Şimdi efenim Kolpa Atatürkçülerin birçok çeşidi var. Bu da tehlikelilerinden biri. "Nutuk Atatürkçüsü". Bunlar, hani nasıl bazı dindar elemanlar-tarikatçiler var ya, "benim tek yol göstericim Kuran'dır" diyen, hah işte onlardan farkı yoktur bunların. Evet, ben demiyorum ki "Nutuk önemsizdir", ama tek başına sana Atatürk'ü veya "meseleleri" anlatmaz ki yavrucum. Farkına varır(lar) umarız.

3. Bir eleman.

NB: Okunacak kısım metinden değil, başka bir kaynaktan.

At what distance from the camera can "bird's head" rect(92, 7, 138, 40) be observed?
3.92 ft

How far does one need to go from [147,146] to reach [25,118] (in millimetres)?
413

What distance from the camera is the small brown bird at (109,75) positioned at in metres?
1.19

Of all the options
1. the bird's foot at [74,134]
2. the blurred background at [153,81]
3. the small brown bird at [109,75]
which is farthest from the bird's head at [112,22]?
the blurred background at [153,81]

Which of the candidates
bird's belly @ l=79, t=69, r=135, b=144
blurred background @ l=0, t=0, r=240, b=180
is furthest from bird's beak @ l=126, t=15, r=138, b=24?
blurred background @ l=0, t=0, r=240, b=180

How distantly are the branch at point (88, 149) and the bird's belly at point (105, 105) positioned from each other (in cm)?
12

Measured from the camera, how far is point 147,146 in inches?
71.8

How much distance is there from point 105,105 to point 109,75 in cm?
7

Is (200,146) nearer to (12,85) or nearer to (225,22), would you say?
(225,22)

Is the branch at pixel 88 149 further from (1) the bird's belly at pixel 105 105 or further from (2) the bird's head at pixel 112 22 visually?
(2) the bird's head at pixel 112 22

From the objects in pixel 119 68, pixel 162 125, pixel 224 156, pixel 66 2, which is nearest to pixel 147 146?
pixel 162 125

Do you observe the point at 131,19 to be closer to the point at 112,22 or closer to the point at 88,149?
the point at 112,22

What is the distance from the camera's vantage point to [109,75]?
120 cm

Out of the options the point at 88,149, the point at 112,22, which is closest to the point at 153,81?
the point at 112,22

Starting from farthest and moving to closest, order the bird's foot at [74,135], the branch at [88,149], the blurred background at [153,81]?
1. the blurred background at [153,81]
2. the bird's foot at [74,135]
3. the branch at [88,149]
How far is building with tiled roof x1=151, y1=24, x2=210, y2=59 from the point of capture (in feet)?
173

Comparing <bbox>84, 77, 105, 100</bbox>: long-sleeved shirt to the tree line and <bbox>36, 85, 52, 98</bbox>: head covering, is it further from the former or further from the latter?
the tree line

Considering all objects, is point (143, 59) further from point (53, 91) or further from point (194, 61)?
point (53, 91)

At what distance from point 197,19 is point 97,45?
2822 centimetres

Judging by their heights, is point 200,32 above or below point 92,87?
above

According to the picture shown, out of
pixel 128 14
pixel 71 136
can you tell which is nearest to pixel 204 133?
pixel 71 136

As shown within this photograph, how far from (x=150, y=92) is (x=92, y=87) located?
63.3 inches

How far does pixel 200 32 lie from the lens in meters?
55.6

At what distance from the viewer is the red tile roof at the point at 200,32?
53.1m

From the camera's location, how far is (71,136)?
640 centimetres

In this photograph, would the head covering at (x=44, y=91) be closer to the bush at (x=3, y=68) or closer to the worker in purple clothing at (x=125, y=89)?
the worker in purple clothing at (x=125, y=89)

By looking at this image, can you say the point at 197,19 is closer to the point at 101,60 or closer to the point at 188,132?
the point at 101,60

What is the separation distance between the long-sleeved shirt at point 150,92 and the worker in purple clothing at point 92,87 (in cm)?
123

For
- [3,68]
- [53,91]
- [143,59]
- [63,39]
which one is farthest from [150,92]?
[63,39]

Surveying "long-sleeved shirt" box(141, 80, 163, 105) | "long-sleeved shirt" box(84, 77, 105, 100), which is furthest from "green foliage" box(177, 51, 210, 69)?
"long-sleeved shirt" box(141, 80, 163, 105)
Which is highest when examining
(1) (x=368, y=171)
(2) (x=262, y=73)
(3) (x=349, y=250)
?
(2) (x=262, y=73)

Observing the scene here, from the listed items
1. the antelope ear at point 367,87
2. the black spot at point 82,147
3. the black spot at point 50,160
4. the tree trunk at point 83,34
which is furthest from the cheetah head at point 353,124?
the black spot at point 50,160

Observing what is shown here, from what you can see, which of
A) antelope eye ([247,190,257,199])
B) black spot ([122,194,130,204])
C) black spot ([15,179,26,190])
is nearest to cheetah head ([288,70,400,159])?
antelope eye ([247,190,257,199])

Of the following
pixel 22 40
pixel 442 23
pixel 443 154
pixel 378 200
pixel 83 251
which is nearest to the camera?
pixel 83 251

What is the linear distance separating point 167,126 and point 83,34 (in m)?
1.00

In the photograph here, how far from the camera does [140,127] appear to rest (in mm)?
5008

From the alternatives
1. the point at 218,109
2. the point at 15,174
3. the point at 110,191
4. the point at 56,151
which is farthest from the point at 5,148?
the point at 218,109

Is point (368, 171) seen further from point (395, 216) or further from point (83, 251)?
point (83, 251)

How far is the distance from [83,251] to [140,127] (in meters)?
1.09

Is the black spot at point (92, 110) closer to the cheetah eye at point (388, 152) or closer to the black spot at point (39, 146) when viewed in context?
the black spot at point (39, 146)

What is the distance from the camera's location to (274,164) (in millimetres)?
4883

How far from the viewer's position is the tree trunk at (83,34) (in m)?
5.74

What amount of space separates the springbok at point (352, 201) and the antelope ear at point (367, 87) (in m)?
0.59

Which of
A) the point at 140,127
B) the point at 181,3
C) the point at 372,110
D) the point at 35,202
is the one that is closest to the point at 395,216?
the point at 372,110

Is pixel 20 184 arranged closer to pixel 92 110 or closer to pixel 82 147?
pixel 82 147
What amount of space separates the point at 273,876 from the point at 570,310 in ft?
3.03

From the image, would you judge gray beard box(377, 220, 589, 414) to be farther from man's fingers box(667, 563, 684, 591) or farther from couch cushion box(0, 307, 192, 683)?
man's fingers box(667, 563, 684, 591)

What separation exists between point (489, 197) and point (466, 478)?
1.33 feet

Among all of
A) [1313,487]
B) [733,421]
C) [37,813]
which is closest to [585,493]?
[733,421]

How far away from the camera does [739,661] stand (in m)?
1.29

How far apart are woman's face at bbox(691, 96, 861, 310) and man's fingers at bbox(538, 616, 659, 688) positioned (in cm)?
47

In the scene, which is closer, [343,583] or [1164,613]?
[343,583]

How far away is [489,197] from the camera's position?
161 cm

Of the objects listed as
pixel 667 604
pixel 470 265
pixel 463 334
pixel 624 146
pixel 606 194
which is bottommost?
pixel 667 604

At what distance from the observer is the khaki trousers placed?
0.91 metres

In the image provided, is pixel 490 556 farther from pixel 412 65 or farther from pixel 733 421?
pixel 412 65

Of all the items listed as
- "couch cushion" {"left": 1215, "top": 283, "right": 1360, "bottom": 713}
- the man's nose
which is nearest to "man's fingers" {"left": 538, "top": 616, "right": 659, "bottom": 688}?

Belli, daha az önce şişeyi elinden bırakıp gelmiş. Hatta belki program sırasında içiyordu! Nasıl ona söz verdiler anlamadım ya, neyse. Aha dedik, bu da sıçacak. Hem de ne sıçma. Saçmaladı saçmaladı, sonlara doğru da "Siz filmde Atatürk'e dinsiz demişsiniz vs vs." dedi. Orada herifin yerine ben utandım. Yani eleştirirsin, söversin, beğenmezsin de, zaten izlememişsin, daha ne bu salakça sorular, hesap sorma. Ha, dersin ki kendinde değildi alkolden, o zaman zaten hiçbir şey diyemem.

4.Pek bi' sikten anlamadığı belli olan bir genco. Kalktı elinde not defteri filan var. Söyledikleri şunlar:Can bey, siz diyorsunuz "Atatürk hakkında ne yapıldı ki" diye ama, Dolmabahçe sarayı'nın alt bölümü ortada, Florya Köşkü'nün hali harap, bunlara niye bir şey yapılmıyor.

Yorum yapmıyorum artık.


Velhasılı kelam, hem Can Dündar'ın nasıl bir kişi olduğunu bir kez daha ve derinlemesine;ve Türk gencinin de ne halde olduğunu bir kez daha görmeye vesile oldu bu program. Can Dündar bereket sabırlı bir adam, onun yerinde Nihat Genç veya Fatih Altaylı gibi biri olsa, kan gövdeyi götürürdü abartısız.